Le paradis TERRESTRE... Si on s'y mettait ?

mercredi 24 décembre 2014

Jour 30

LE RÊVE

Nous arrivons à l’hacienda en début d’après-midi et sommes reçus par les deux potières qui gèrent l’atelier. Il y a plein de places disponibles au gîte, et après les mots de bienvenue, Claudia et Paola nous suggèrent d’aller poser nos affaires et nous installer dans nos chambres. Avec Arnaud, nous choisissons un bungalow un peu à l’écart, au bord d’un terrain qui descend en pente après la terrasse du bungalow. Il y a une vue magnifique sur le paysage alentour et sur la mer, à huit kilomètres. Les potières nous ont donné rendez-vous deux heures plus tard pour une collation de bienvenue et pour nous expliquer le fonctionnement des lieux. Nous en profitons pour faire une petite sieste.

Nous sommes six nouveaux arrivants, et Claudia nous explique le déroulement d’une journée type pour les gens qui veulent faire de la poterie. Puis elles nous emmènent à l’atelier où travaillent déjà quatre autres personnes.

On commence à 9h le matin. Chacun doit avoir un projet à réaliser; elle ou Poala sont là pour nous conseiller sur sa réalisation et nous enseigner la meilleure technique pour le faire. Elle spécifie que pour mener à bien un projet jusqu’à la cuisson finale, il faut bien compter quinze jours. Il y a des temps de séchage à respecter, les cuissons n’ont pas lieu tous les jours, etc.

Va pour quinze jours minimum, voire plus, si l’aventure nous plaît.

Quand Arnaud découvre les émaux à disposition, il décide de faire du tour. Il va faire des grands plats et les décorer, jouer avec les émaux, et même faire des décors à l’or. Ana veut faire de la sculpture, Z. ne sait pas encore, quant à moi, je suis inspirée pour faire une fontaine.
+ + + + + + +
## À faire:
1) Répondez à ces questions d'après le récit :
(a) À quelle distance se trouve la mer ?
(b) À quelle heure commence la journée à l'atelier ?
(c) Combien de personnes travaillent déjà dans l'atelier quand les nouveaux arrivants y sont emmenés ?
2) Dans le récit, relevez tout ce qu'Arnaud prévoit de faire après avoir découvert les émaux.
3) D'après le récit, pourquoi faut-il compter quinze jours pour mener un projet jusqu'à la cuisson finale ?
Les lignes qui suivent ne jouent aucun rôle ici.

## Données disponibles:
+ + + + + + +
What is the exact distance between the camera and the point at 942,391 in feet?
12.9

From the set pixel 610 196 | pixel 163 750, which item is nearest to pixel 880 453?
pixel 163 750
+ + + + + + +
## Résultats:
1)
(a) À huit kilomètres.
(b) À 9h le matin.
(c) Quatre personnes.

2)
- Faire du tour
- Faire de grands plats
- Les décorer
- Jouer avec les émaux
- Faire des décors à l'or

3) Il faut respecter des temps de séchage, et les cuissons n'ont pas lieu tous les jours.